== WHAT NEEDS TO BE DONE ==
Rewrite the data below, changing every "orange tiled roof" to "red tile roof" and leaving everything else unchanged.

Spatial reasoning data
────────

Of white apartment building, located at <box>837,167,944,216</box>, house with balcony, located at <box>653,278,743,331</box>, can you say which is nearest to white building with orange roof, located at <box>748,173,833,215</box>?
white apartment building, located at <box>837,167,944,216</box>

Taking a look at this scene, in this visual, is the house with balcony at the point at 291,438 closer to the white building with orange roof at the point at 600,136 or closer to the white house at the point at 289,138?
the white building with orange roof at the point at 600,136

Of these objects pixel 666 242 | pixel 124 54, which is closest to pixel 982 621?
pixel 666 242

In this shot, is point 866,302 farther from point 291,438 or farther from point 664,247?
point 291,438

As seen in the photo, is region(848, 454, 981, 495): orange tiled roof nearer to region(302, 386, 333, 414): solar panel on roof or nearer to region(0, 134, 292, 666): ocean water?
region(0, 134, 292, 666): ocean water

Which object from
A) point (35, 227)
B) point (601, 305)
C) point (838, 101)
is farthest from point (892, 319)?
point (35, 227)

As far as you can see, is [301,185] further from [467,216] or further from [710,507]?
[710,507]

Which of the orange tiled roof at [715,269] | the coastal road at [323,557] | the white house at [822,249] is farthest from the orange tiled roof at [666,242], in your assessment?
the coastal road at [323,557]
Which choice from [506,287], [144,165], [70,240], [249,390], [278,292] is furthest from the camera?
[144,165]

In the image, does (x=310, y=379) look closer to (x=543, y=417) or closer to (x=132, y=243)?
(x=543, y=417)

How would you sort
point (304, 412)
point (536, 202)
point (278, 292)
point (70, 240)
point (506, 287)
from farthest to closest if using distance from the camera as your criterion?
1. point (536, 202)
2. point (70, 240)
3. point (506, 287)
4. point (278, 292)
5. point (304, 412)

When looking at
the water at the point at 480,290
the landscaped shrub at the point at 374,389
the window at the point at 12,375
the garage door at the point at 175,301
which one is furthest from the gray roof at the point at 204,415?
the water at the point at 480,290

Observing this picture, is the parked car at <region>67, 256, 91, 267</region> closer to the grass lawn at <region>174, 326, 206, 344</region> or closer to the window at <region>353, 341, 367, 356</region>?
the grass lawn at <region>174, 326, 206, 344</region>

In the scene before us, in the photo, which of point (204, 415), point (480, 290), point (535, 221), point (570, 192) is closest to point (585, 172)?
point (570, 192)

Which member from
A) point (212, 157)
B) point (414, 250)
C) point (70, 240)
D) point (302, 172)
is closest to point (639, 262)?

────────

== IN RESPONSE ==
Of white apartment building, located at <box>837,167,944,216</box>, house with balcony, located at <box>653,278,743,331</box>, can you say which is nearest to white building with orange roof, located at <box>748,173,833,215</box>?
white apartment building, located at <box>837,167,944,216</box>

Taking a look at this scene, in this visual, is the house with balcony at the point at 291,438 closer to the white building with orange roof at the point at 600,136 or closer to the white house at the point at 289,138?
the white building with orange roof at the point at 600,136

Of these objects pixel 666 242 | pixel 124 54, which is closest to pixel 982 621?
pixel 666 242

In this shot, is point 866,302 farther from point 291,438 or farther from point 664,247?
point 291,438

As seen in the photo, is region(848, 454, 981, 495): red tile roof nearer to region(302, 386, 333, 414): solar panel on roof or nearer to region(0, 134, 292, 666): ocean water?
region(0, 134, 292, 666): ocean water

Which object from
A) point (35, 227)
B) point (601, 305)
C) point (838, 101)
is farthest from point (892, 319)?
point (35, 227)

As far as you can see, is [301,185] further from [467,216] or further from [710,507]?
[710,507]

Which of the red tile roof at [715,269] | the coastal road at [323,557] | the white house at [822,249] is farthest from the red tile roof at [666,242], in your assessment?
the coastal road at [323,557]
Which choice from [506,287], [144,165], [70,240], [249,390], [278,292] is furthest from the camera?
[144,165]

In the image, does (x=310, y=379) look closer to (x=543, y=417) or closer to (x=132, y=243)?
(x=543, y=417)

How would you sort
point (304, 412)
point (536, 202)
point (278, 292)
point (70, 240)
point (506, 287)
from farthest to closest if using distance from the camera as your criterion?
1. point (536, 202)
2. point (70, 240)
3. point (506, 287)
4. point (278, 292)
5. point (304, 412)

When looking at
the water at the point at 480,290
the landscaped shrub at the point at 374,389
the window at the point at 12,375
the garage door at the point at 175,301
which one is furthest from the gray roof at the point at 204,415?
the water at the point at 480,290

Observing this picture, is the parked car at <region>67, 256, 91, 267</region> closer to the grass lawn at <region>174, 326, 206, 344</region> or closer to the window at <region>353, 341, 367, 356</region>?
the grass lawn at <region>174, 326, 206, 344</region>

In the scene before us, in the photo, which of point (204, 415), point (480, 290), point (535, 221), point (570, 192) is closest to point (585, 172)?
point (570, 192)

Which member from
A) point (212, 157)
B) point (414, 250)
C) point (70, 240)
D) point (302, 172)
is closest to point (639, 262)?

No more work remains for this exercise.